People with serious conditions should always seek treatment, Mutz tells me. But beyond that, “it’s almost never too late to benefit from behavioural change. The key, in my opinion, is a holistic approach to address as many risk factors as possible: good sleep hygiene, quit smoking, exercise properly.”

Mutz acknowledges that these are obvious tips. But he points out that applying them consistently is hard work. “Many people know what’s good for their health but find it difficult to implement. So start out with achievable, not overly optimistic goals.”

Just as important, says Mutz, may be good relations with friends and family, because loneliness is strongly associated with poor health. “The effect we observed in our analysis was similar to smoking or an unhealthy body mass index.
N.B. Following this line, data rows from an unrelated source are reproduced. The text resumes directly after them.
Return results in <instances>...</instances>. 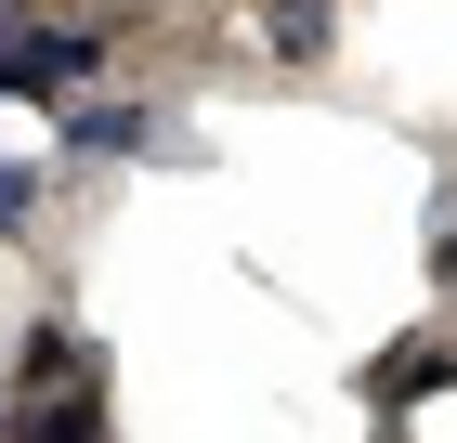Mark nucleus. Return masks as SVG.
Listing matches in <instances>:
<instances>
[{
  "mask_svg": "<svg viewBox=\"0 0 457 443\" xmlns=\"http://www.w3.org/2000/svg\"><path fill=\"white\" fill-rule=\"evenodd\" d=\"M105 78V27H53L0 0V104H79Z\"/></svg>",
  "mask_w": 457,
  "mask_h": 443,
  "instance_id": "f257e3e1",
  "label": "nucleus"
},
{
  "mask_svg": "<svg viewBox=\"0 0 457 443\" xmlns=\"http://www.w3.org/2000/svg\"><path fill=\"white\" fill-rule=\"evenodd\" d=\"M105 378H66V391H13V443H105Z\"/></svg>",
  "mask_w": 457,
  "mask_h": 443,
  "instance_id": "f03ea898",
  "label": "nucleus"
},
{
  "mask_svg": "<svg viewBox=\"0 0 457 443\" xmlns=\"http://www.w3.org/2000/svg\"><path fill=\"white\" fill-rule=\"evenodd\" d=\"M157 104H66V157L92 170V157H157Z\"/></svg>",
  "mask_w": 457,
  "mask_h": 443,
  "instance_id": "7ed1b4c3",
  "label": "nucleus"
},
{
  "mask_svg": "<svg viewBox=\"0 0 457 443\" xmlns=\"http://www.w3.org/2000/svg\"><path fill=\"white\" fill-rule=\"evenodd\" d=\"M66 378H105V352L79 340V326H27V352H13V391H66Z\"/></svg>",
  "mask_w": 457,
  "mask_h": 443,
  "instance_id": "20e7f679",
  "label": "nucleus"
},
{
  "mask_svg": "<svg viewBox=\"0 0 457 443\" xmlns=\"http://www.w3.org/2000/svg\"><path fill=\"white\" fill-rule=\"evenodd\" d=\"M445 365H457L445 340H405V352H379V365H366V405H379V417H392V405H419V391H445Z\"/></svg>",
  "mask_w": 457,
  "mask_h": 443,
  "instance_id": "39448f33",
  "label": "nucleus"
},
{
  "mask_svg": "<svg viewBox=\"0 0 457 443\" xmlns=\"http://www.w3.org/2000/svg\"><path fill=\"white\" fill-rule=\"evenodd\" d=\"M327 27H340V0H262V39H275L287 66H314V53H327Z\"/></svg>",
  "mask_w": 457,
  "mask_h": 443,
  "instance_id": "423d86ee",
  "label": "nucleus"
},
{
  "mask_svg": "<svg viewBox=\"0 0 457 443\" xmlns=\"http://www.w3.org/2000/svg\"><path fill=\"white\" fill-rule=\"evenodd\" d=\"M27 222H39V170H27V157H0V235H27Z\"/></svg>",
  "mask_w": 457,
  "mask_h": 443,
  "instance_id": "0eeeda50",
  "label": "nucleus"
},
{
  "mask_svg": "<svg viewBox=\"0 0 457 443\" xmlns=\"http://www.w3.org/2000/svg\"><path fill=\"white\" fill-rule=\"evenodd\" d=\"M0 443H13V391H0Z\"/></svg>",
  "mask_w": 457,
  "mask_h": 443,
  "instance_id": "6e6552de",
  "label": "nucleus"
}]
</instances>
I’m not saying it’s causal, but it’s striking how big the effect of loneliness can be.”

So far, so good in my anti-ageing quest: I have resolved to improve my strength, balance and say yes to every party invitation. But I can’t quite bring myself to opt out of anti-ageing routines entirely, despite knowing that it is ultimately a zero-sum game. Can I reframe how I think about my changing body so I care a little less?

Justine Bateman has done exactly that. As a teenage actress in the 1980s, she enjoyed fame as Mallory Keaton in the US TV series “Family Ties”. Now 58, Bateman is a successful film director, producer, writer and author. In 2021 she wrote Face: One Square Foot of Skin, a book exploring attitudes to women and ageing, after discovering in her forties that much online commentary about her related to her looks.

I called Bateman in Los Angeles to ask how she changed her thinking about all this. Anti-ageing culture, she says, “really comes down to trying to erase yourself”. “It’s nothing to do with the skin on your face. It’s what you are afraid that it will signify to others.

“Most people fear that ageing will signify exclusion — romantically, professionally — and I’m here to tell you that’s not true. When someone has an older face, people generally assume you know what you’re talking about . . . so why am I going to erase that? Why not indicate that to the world?” 

“I like the physical evidence of change. I want that,” Bateman continues. “There’s a reason you don’t still live in your childhood room in your parents’ house.” Bateman is persuasive, and I think she may be right. With my shoulders back, armed with her advice and a full social diary, I’m so busy I might just forget to apply retinol.

I wonder what she thinks about younger women’s desire for anti-ageing products. “People in their twenties? Isn’t that when you’re meant to be going out there and pushing the boundaries?” she splutters. “They think all this stuff will fix everything? There’s nothing to fix!”